Medjet business has slowed, not stopped

A patient entering a plane for medical air transport.
A patient entering a plane for medical air transport.

Though the coronavirus pandemic has slowed the number of calls that air medical transport company Medjet has received, it did not stop them altogether.

Thus far in 2020, Medjet has transported victims of skiing accidents, motorcycle accidents, pneumonia and more. The evacuations range from the minor -- a ground ambulance transfer from western North Carolina to the central area of the state, which would have cost the member $2,495 out of pocket  --  to the major -- an air ambulance from Fiji to California that would have cost $103,488.

Medjet membership will provide medical transport to the ill or injured party’s hospital of choice if they are hospitalized more than 150 miles from home. Annual memberships for individuals traveling internationally and domestically start at $295. Short-term memberships start at $99. 

John Gobbels, Medjet vice president and COO, said January and February were growth months for Medjet with a busy transportation department, but things started to slow down in March as the coronavirus spread around the world. 

While Gobbels couldn’t release the typical number of transports Medjet conducts in an average year due to confidentiality agreements with transport partners, he did say the company typically has eight to 10 members requiring hospitalization every day.

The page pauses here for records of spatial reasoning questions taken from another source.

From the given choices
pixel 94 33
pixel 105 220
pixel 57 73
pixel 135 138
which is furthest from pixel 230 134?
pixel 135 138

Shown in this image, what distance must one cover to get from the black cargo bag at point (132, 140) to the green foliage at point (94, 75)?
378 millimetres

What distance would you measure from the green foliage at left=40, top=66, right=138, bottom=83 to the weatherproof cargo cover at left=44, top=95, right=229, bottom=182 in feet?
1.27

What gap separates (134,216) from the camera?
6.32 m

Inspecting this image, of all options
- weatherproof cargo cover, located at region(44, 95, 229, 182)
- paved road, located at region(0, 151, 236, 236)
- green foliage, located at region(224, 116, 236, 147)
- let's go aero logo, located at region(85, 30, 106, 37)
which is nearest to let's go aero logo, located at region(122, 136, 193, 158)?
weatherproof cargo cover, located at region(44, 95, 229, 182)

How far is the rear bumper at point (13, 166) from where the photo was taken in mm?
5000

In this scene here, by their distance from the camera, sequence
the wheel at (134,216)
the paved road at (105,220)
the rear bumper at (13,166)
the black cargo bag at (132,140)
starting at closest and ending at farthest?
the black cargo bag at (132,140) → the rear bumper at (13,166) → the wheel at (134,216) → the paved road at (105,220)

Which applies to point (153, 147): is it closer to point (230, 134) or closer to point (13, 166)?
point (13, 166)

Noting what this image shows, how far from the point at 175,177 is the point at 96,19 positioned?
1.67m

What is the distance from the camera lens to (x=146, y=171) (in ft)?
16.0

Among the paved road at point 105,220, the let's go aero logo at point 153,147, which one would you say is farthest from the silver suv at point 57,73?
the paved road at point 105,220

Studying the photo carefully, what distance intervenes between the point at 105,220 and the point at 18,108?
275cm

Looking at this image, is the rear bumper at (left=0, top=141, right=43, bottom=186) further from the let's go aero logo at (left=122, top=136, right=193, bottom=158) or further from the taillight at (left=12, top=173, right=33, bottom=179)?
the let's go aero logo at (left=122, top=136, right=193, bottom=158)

When the State Department advised all U.S. citizens to avoid international travel with a Level 4 advisory in mid-March, Gobbels said, travel became much more difficult logistically, and calls to Medjet slowed.

“They unfortunately still kept coming, albeit at a lower rate,” Gobbels said. 

Those calls were typically from those traveling domestically or American expats.

“One thing that’s important to remember is that all the things that were out there prior to Covid-19 are still out there -- heart attacks and strokes and slip-and-falls and automobile accidents,” he said. “None of that has gone away just because there’s Covid. So that’s really what we saw, are people that still required and needed our services even during the Covid pandemic.”

The biggest issue Medjet has faced throughout the pandemic has been time, Gobbels said. In some cases, it has been difficult to relocate crew members and pilots for transport missions with lesser access to commercial flights.

Medjet is starting to see some signs of recovery for the travel industry. According to Gobbels, the company has seen an uptick in corporate inquiries about membership, especially among small- to medium-sized businesses, as well as existing customers giving memberships to additional employees.

Additionally, its consortia partners are also reporting upticks in bookings.

“There’s great hope that people are gaining more confidence in leisure travel,” he said.